Astronomers expect a supermassive black hole equivalent to several billion suns at the heart of galaxy Abell 2261. Yet, no evidence of it has been found. Is it dormant? Ejected? The search continues with leading experts.
Astronomers have long known that supermassive black holes lurk at the centers of massive galaxies. These cosmic giants can weigh millions to billions of times the Sun's mass, scaling with their host galaxy's size.
In 2012, a team using NASA's Hubble Space Telescope was stunned to find no trace of one in the colossal galaxy Abell 2261, located about 2.7 billion light-years away in the constellation Hercules, near Vega.
Given its scale, theory predicts a central behemoth of at least ten billion solar masses—far surpassing the Milky Way's 4-million-solar-mass black hole.
Marc Postman from the Space Telescope Science Institute and Tod Lauer from the National Optical-Infrared Astronomy Research Laboratory in Tucson, Arizona—the original discoverers—have since probed the core for X-rays or radio emissions.
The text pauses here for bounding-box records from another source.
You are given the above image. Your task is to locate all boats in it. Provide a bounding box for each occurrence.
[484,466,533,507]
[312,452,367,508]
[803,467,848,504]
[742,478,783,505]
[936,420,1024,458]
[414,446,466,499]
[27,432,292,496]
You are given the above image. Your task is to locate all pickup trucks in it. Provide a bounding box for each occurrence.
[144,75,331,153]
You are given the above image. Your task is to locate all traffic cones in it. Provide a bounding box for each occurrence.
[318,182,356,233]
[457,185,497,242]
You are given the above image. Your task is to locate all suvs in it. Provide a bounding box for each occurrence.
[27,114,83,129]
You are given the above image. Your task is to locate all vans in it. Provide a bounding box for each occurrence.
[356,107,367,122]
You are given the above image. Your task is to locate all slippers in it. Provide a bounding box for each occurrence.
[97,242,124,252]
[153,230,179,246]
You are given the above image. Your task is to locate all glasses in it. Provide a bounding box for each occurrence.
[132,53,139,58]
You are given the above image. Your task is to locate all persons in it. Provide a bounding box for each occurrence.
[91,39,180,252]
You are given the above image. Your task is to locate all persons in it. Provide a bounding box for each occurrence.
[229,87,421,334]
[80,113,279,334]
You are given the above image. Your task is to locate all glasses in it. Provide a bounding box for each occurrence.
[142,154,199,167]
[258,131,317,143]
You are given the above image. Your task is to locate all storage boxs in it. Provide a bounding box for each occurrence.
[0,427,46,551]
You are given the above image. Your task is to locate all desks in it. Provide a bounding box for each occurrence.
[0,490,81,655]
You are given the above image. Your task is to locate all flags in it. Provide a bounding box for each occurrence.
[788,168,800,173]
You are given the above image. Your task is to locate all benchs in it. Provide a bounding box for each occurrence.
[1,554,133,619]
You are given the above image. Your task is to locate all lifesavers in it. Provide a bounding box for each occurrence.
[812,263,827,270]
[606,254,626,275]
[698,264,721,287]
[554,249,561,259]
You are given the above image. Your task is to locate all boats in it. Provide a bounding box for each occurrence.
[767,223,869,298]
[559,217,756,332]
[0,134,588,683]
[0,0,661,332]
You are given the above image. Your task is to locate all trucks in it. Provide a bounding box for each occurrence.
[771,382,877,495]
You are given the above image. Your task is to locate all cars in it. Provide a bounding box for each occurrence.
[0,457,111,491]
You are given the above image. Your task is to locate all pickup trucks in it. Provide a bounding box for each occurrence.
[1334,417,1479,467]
So far, nothing.
Where is this black hole? "It's an intriguing mystery, but we're on the case," says Dr. Postman.
Black holes are invisible, but the X-rays and radio waves from infalling matter reveal them across the cosmos.
In 1980, astronomers Mitchell Begelman, Martin Rees, and Roger Blandford described how merging black holes from galaxy collisions form binary systems. These interact with surrounding stars, flinging them out over time.
This "scouring" disperses starlight, creating a diffuse core with a faint central cusp housing the black hole pair.
Drs. Lauer and Postman suspected a scoured core in Abell 2261, but found a void instead—no cusp, as if the black hole(s) had vanished.

One theory: During merger, asymmetric gravitational wave emission recoiled the black hole outward. Models support such ejections, but it should remain near the center.
Deeper imaging revealed four compact "light knots" in the core. Could one hide the black hole?
Led by Sarah Burke-Spolaor of West Virginia University, Hubble spectroscopy measured stellar velocities in these knots to detect massive companions.
Two proved remnants of devoured satellite galaxies. The third's data was inconclusive due to large errors. The fourth, faint and compact near the core's edge, evaded clear analysis.
Eyes now turn to the James Webb Space Telescope, launching late October. Its superior infrared sensitivity could unmask the culprit in these knots.